The Yankees boast a .361 OBP and a .355 wOBA as a team, the best and second best marks in baseball, respectively, but they still seem to be one bat short. Part of the problem is the underperforming Mark Teixeira and Alex Rodriguez, but Nick Johnson’s absence (.388 OBP before getting hurt) hurts as well. There have been rumors that the Yanks will look to acquire another hitter before next month’s trade deadline, and that it could be a versatile outfielder. We’ve already looked at a pair of possible bench options in Jeff Keppinger and Ty Wigginton, and now it’s time to look at a potential every day player: David DeJesus.
Over the last two seasons, perhaps no player has been linked to the Yankees in speculative rumors more than DeJesus, and I’ve never quite figured out why. He was born in Brooklyn but raised in New Jersey, and I remember him having a pretty big series in the Bronx a few seasons back, but that’s pretty much the only connection I can find. Then again, the Yankees were in need of a young and productive outfielder for quite a few years there, so he made sense.
The 30-year-old DeJesus is enjoying the finest season of his career this year, already racking up 2.3 WAR in the team’s first 73 games (five win pace). His .325/.394/.482 batting line (.383 wOBA) represents career highs across the board and not not by small margins either, though a BABIP 41 points over his established career baseline is certainly helping things out. DeJesus has shown a pretty significant platoon split in his career (.319 wOBA vs. LHP, .358 vs. RHP), though it’s not as pronounced as say, Curtis Granderson’s. For what it’s worth, ZiPS rest of the projection calls for a .297/.369/.451 batting line (.360 wOBA) the rest of the way, which represents a career year.
Defensively, DeJesus can play all three outfield spots, though he’s at his best in left (+18.9 UZR/150 career) and is basically average in center (-1.2) and right (+0.1). This year is the first time he’s played right on basically an every day basis, though he doesn’t really have the arm strength typically associated with the position. Regardless, he’s no worst than a league average defensive outfielder on a full-time basis.
Baserunning is a different matter, because DeJesus is a shockingly bad basestealer. He’s not Robbie Cano bad, but bad enough. He’s just 18-for-38 in stolen base attempts over the last three years, which is an unacceptable 47.4% success rate. I know some people don’t like the word unacceptable, but I think it absolutely applies in this situation. If you aren’t a good basestealer, you simply stop trying to steal bases. Easy fix, end of story. The good news is that DeJesus is a very good baserunner in all other baserunning situations (moving up on grounders, going first-to-third, etc.), having been worth 8.34 runs above average in those spots since 2008.

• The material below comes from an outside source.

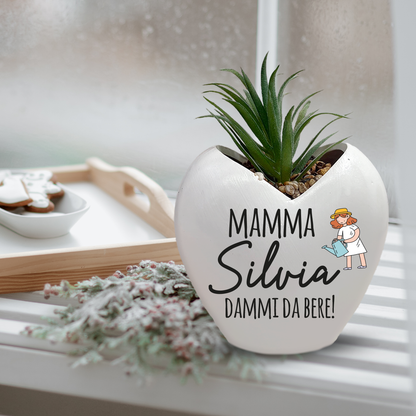 Mamma dammi da bere - Piantina con vaso - personalizzata con nome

As for the cash money, DeJesus is owed about $2.6M the rest of this season, and there’s a $6M option for his services in 2011 with a $500,000 buyout. He’s currently projected to be a Type-B free agent, but he’s very close to Type-A status (exactly one point away) and could conceivably play his way there in the second half. Remember that every dollar the Yankees spend is actually $1.40 because of the luxury tax, so the $3.1M he’s guaranteed becomes a $4.34M expense for the Yanks. If they pick up the option, it becomes more than a $12M expense. Hal Steinbrenner put his foot down with the budget last year, refusing to approve a trade for Mike Cameron because it would have added $5M to the payroll, and so far there hasn’t been any indication that he will budge this year.
The problem with DeJesus isn’t production, far from it. The money is an issue that the brain trust will have to consider, but there’s also the question of where exactly does he fit with the team? The Yankees already boast a tremendously productive starting outfield in Brett Gardner (2.0 WAR), Nick Swisher (2.3), and Granderson (1.4), so it’s not like DeJesus is going to come in and take one of those guys’ job. The designated hitter’s spot is, for all intents and purposes, open for the rest of the year because you can’t count on Johnson a) returning anytime soon, and b) staying healthy when he does return. I suppose a five headed outfield/designated hitter platoon monster of Gardner, Granderson, Swisher, DeJesus, and Marcus Thames could be employed, but when is the last time a team tried something crazy like that and it actually worked?
We still don’t know what the Royals will ask for in exchange their best outfielder, but they’re not going to just give him away given his age, production, and salary. Assuming the option is picked up, Sky Kalkman’s trade value calculator pegs DeJesus’ trade value at $26.5M, which Victor Wang’s research says is basically equivalent to a top hitting prospect, or a top pitching prospect and a lesser prospect. If you want to start piecing together Grade-B and C prospects, you’re talking three players minimum. If Kansas City were to kick in any money in the deal, that’s just more you’d have to surrender in terms of young players.
This post isn’t intended to say whether or not the Yankees should look to go out and acquire DeJesus, I’m just presenting the information and explaining what the situation is. There’s no denying that he’s an above average every day player, but there are very real cost issues – in terms of both money and players – that need to be addressed, plus the entire playing time situation.